## Page extract
╭──

J is for Eloisa James

{For the full alphabet of intersectional feminism in romance, click here!} I knew when I started reading that Eloisa James' The Duke is Mine takes its inspiration from the Princess and the Pea, but halfway into the second chapter I was getting irresistible literary flashes of quite another story. (If the comment thread from the Dear Author review is anything to go by, I'm not alone in suspecting this text of being allusive even when I don't immediately recognize the references.) So I stopped, put the book down, grabbed my handy annotated copy of Through the Looking-Glassand had myself a quick re-read to look for connections.

Cover image for The Duke is Mine by Eloisa James. A pale-skinned woman with dark hair and a gold gown rucked up around her knees lounges back on a pile of mattresses that extend to the bottom edge of the cover. The mattresses have a variety of multicolored patterns.Building elaborate bridges between texts is one of my favorite games -- as we saw with Jade Yeo -- and it was a lifeline here, since without a secondary structure to prop it up this book has all the heft and resilience of antique tissue paper in a hurricane. Reading it with Looking-Glass in mind gives the story more resonance but not more meaning, and does nothing to mitigate the exploitative way the text treats its disabled secondary character, Rupert Blakemore, Marquess of Montsurrey.

╰──

## The tasks
A) In the review of The Duke is Mine, why does the reviewer call the bridge to Through the Looking-Glass a lifeline for reading this book?
B) Carry on the review of The Duke is Mine, starting right after its last sentence.

## Record extracts
╭──

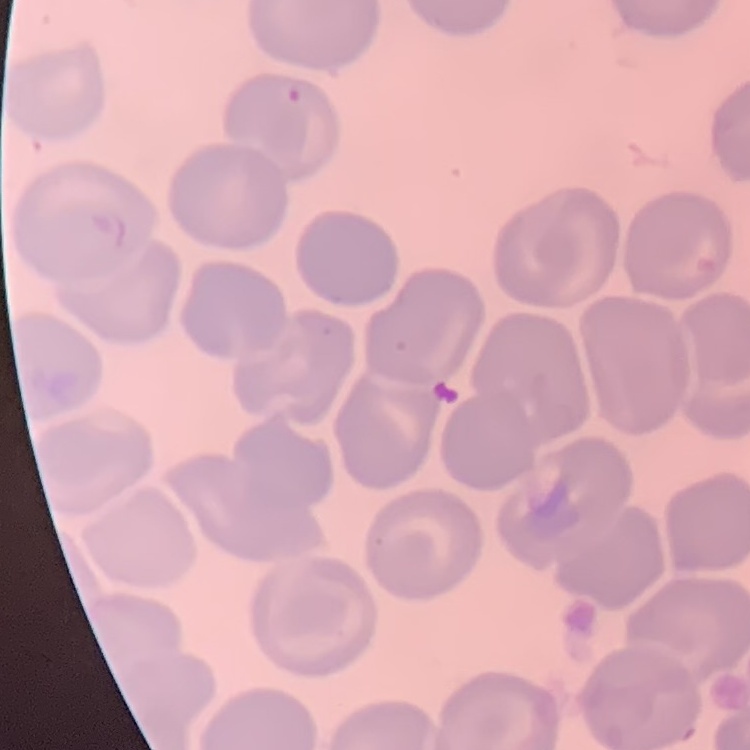
No rouleaux formation.

One tile cut from a larger photomicrograph. Thin peripheral smear. Stained with either Field's or Giemsa.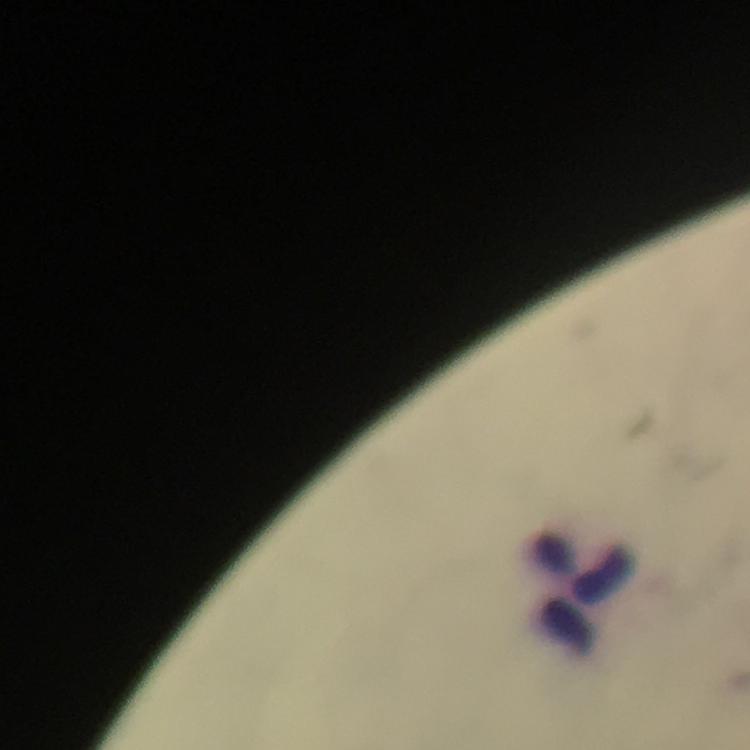
Approximate centers as (x, y) in pixels. Leukocyte locations: (584, 592). Giemsa-stained preparation. Thick blood smear. Malaria parasites: none seen. 100x magnification. Photographed through the microscope with a smartphone camera. Cropped region of a single field of view. Immersion oil applied. From a malaria diagnostic workup. Image is 750×750 pixels.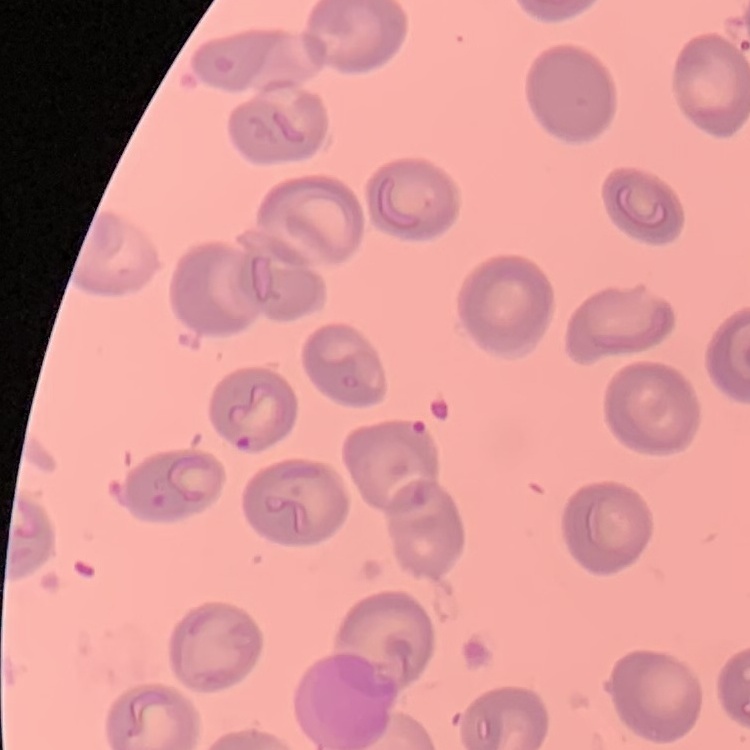

The erythrocytes exhibit no rouleaux formation. Square crop of a larger photomicrograph. Stained with either Field's or Giemsa. Thin blood film.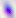
Summary:
  - Identification: Toxoplasma gondii
  - Magnification: 400x
  - Modality: micrograph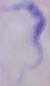

A trypanosome is seen. Captured at 1000x magnification. Photomicrograph.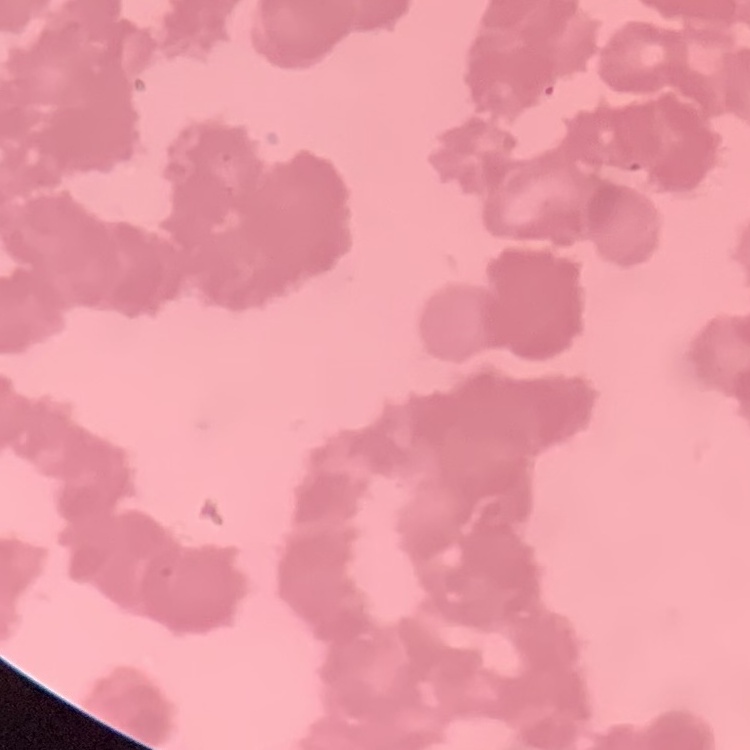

╰──

## Answers in order
A) Without a secondary structure to support it, the book has "all the heft and resilience of antique tissue paper in a hurricane." Reading it alongside Looking-Glass gives the story a frame that adds resonance, though the reviewer says it does not add meaning.

B)
Like much of Lewis Carroll's work, The Duke is Mine is lively, full of wordplay, and often shockingly cruel. Brief moments of connection between the texts pop up on virtually every page: rabbits, madness, mazes, math, pompous moral maxims, nonsense, riddles, and a sense of the world as incomprehensible to those who inhabit it.  I'm no Carroll scholar (the intensity of the absurdity tires me out) and not all of these parallels are relevant to my project at the moment, so I will attempt to be concise. (Good luck, self.) Olivia Lytton is a grown-up Alice: she delights in wordplay for wordplay's sake, she refuses to be intimidated by those in power, and she frequently has poetry recited at her. After she crosses into the mirror world, Alice's goal as a pawn is to cross the chess-board and be queened; similarly, Olivia has been "duchified" (James, Kindle location 147) in preparation for her to assume the position of duchess, which is explicitly equated with royalty: "a coronet was as good as a crown" (38). The proper instrument of transformation, according to Olivia's mother, is a book known as The Mirror of Compliments:

"'Dignity, virtue, affability, and bearing,'" Mrs. Lytton recited over and over, turning it into a nursery rhyme.

Georgiana would glance at the glass, checking her dignified bearing and affable expression.

Olivia would sing back to her mother: "Debility, vanity, absurdity, and ... brainlessness!" (176)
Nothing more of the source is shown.